Perfection takes time
By mindless1 on 4/8/2008 7:40:35 PM , Rating: 2
HP: just stay away from Via, they really aren't making anything the 1st world consumers want and they won't be any time soon because Via has this absurd idea we won't notice how econmized their design is. Nobody wants to lay down a few hundred dollars for a system only to have a few dozen dollars savings on a processor, cripple the system.




two main problems i see with this
By doctat on 4/9/2008 3:42:01 AM , Rating: 2
1) not sure what the whole micro notebook rage is. must be similar to what people with toy dogs are into.

i'm sure a handful of people could really use something like this, but i bet a vast majority of people are buying these things because they're 'cute' - and within a few months will be frustrated by the massive limitations imposed on them - dinky screen, crappy processor, -really- crap graphics performance, etc.

you really want to run vista on something this underpowered??

2) i'm not that familiar with how much heat laptops put out (other than the VAIO space heater i use now...), but this thing appears to run hot to me. take a look at the temperature specs here - http://www.notebookreview.com/picture.asp?f=32495

for such a small machine, it looks like it would be a pain to use for extended periods of time, given the heat it's cranking out. no doubt that does a number on it's battery life as well.

they mention that the fan runs non-stop in this thing, and it still stays that hot. that's pretty lame if you ask me.

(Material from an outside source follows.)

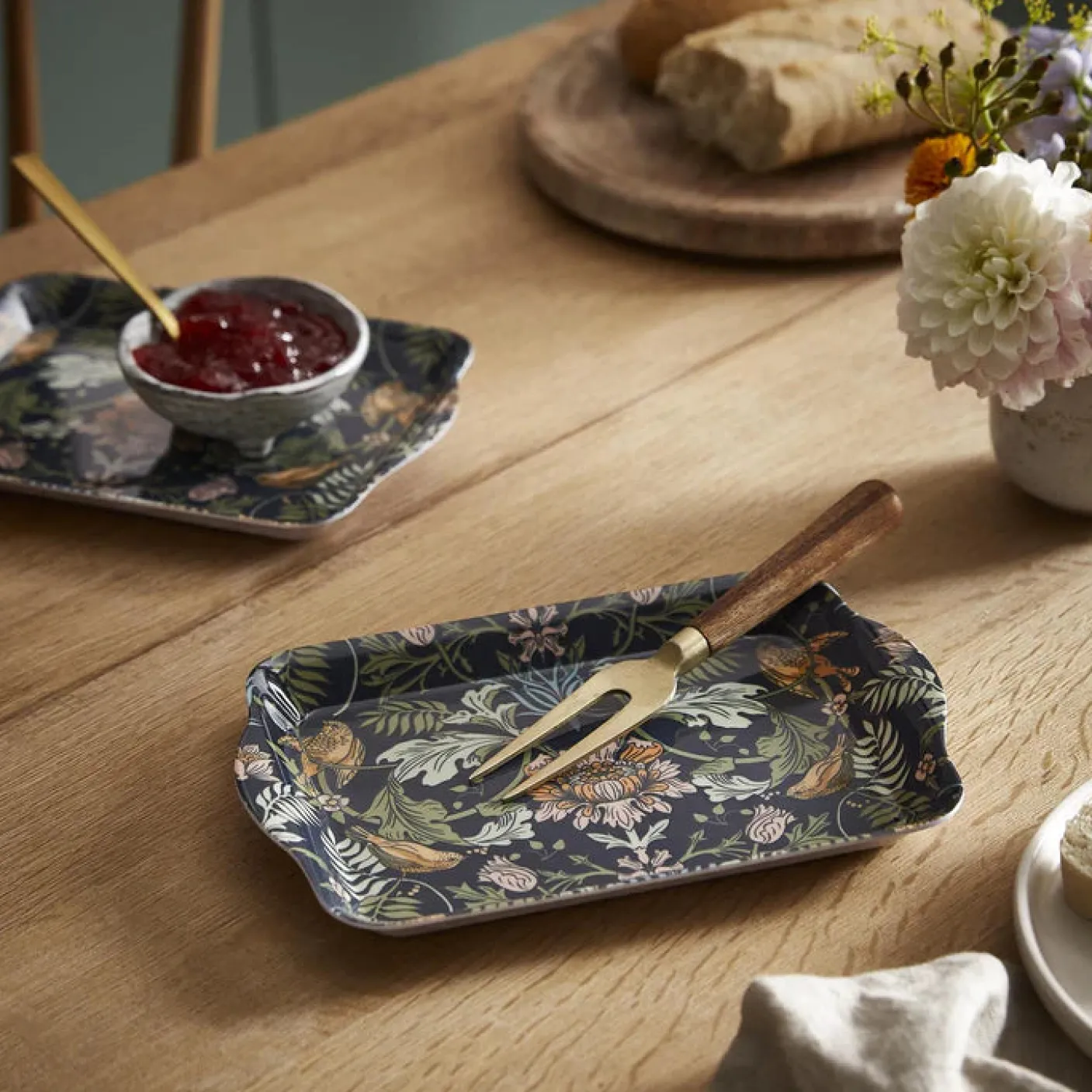 Finch & Flower Small Scatter Tray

anyway, with the exception of the horrid narration on the accompaning videos, they have a pretty detailed review of this here: http://www.notebookreview.com/default.asp?newsID=4...

check out the boot time comparison video. running this thing with vista sounds like hanging a 'kick me' sign on your back.




Is this a deal?
By pauldovi on 4/9/2008 9:07:45 AM , Rating: 2
You can get the sub 3lbs Thinkpad X61 with a 12.1" LCD for $900 with a lot more horsepower (Intel T8100, 1GB DDR2, 80GB 5400RPM, ABG wireless, Vista Home, Thinkpad keyboard).




HP is out of order
By bebesito21 on 4/9/2008 2:17:51 PM , Rating: 2
Wikipedia says the C7 processor is an "in order" processor. Thats probably why everything got bogged down even when running a 1+ gig processor. Im glad VIA is getting some action....we need all the competition we can get against Intel, not only for prices but innovation as well.